Over the course of the film, you map this downward spiral from optimistic reveries to outright paranoia, much of which stems from a few theoretical concerns—whether or not we can trust the images in front of us, whether or not we can trust our own eyes, and whether or not the images our eyes see have been mediated or altered by some other thing. I can’t help but feel these are some of the big existential questions of our time right now—increasingly so. Was that something you were conscious of addressing when you were starting this project?
Absolutely. From the beginning I spent a long time asking myself hard questions about why I would shoot this on film, or if I would at all. On one hand, medium specificity is just part of my practice. I have historically shot on film, and maybe I don’t need to justify that. On the other hand, I was considering how it relates to the other questions that I’m asking, and one of them has to do with this huge discourse around indexicality. Not to get super academic on you again, but there is this question—and it’s open ended—about whether we can trust this direct relationship between film and the real. I think film scholars like Tom Gunning, Marianne Doan, and others have written a lot about this to really draw that into question. Can we even say that a film image, a photochemical image, indexes the real? I’m not going to try and answer any of those academic questions, but part of my own set of questions is, why I would shoot on film in the first place. Part of it has to do with the fact that I’m there with it. I can give you the negative. I can prove that I was there. Whereas with a digital image, I could go to great lengths to fabricate the negative that’s purportedly from there. In the story of the film AI fire detection is introduced. In most of California, the majority of human lookouts have been replaced by cameras, and there’s a robust AI detection system that is about to just take over the whole thing. With this looming question of AI detection, I’ve asked myself what gets lost in that process. It’s the human experience. In the times that we’re in right now, that comes with a lot of experiences of paranoia, schizophrenia, and a lot of mental health issues.
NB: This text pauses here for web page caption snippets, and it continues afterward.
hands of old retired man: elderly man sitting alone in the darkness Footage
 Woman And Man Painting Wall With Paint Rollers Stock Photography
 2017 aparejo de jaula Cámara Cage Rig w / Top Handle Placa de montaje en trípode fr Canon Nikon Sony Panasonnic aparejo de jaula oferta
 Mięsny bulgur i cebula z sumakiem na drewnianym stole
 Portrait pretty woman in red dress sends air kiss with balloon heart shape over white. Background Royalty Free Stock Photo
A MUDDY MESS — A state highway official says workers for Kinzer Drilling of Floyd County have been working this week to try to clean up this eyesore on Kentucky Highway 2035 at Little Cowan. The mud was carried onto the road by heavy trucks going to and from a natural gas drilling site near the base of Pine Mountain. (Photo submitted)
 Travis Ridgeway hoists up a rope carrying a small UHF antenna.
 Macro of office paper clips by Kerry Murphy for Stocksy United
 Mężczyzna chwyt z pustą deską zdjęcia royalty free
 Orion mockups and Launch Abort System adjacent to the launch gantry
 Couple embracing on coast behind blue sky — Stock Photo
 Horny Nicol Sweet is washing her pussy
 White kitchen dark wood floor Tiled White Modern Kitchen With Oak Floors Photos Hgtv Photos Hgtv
The John Smith film The Black Tower is a great reference for this film, particularly the point when I go to Fresno. On one hand, Smith’s film obliterates the subject, the black tower, over the course of the film. But it’s also a great representation of what happens internally, mentally for somebody who’s experiencing paranoia. At the end of the Fresno section in Smoke, there’s a tower that is the source of my, or the narrator’s, paranoia. It says Security Bank on it, and I thought it was a useful, simple representation of the visible regime of capitalism always looming over you.
But even on a more basic level, what happens when you spend a lot of time by yourself, when you hear voices, literally, through the radio, but you don’t interact with anybody? The tether between madness and reason gets thinner. I think that’s a really interesting place of exploration.
There is a moment early in the film, and repeated once later on, in which your fire lookout mentor, Mich, is showing you photographs of the aftermath of the 2015 Rough Fire from various positions in the lookout, and she’s pointing out these small details where there’s lingering damage. Personally, I couldn’t see any differences in the landscape, so there was a tension between trying to take this expert at her word, and trying to put myself in your shoes—as someone who is inexperienced at that point in the film. Even though the photographs showed the aftermath rather than fire itself, it introduced this same dilemma of trusting yourself to accurately interpret an image. I found those two instances where we’re looking at those photographs really interesting and troubling.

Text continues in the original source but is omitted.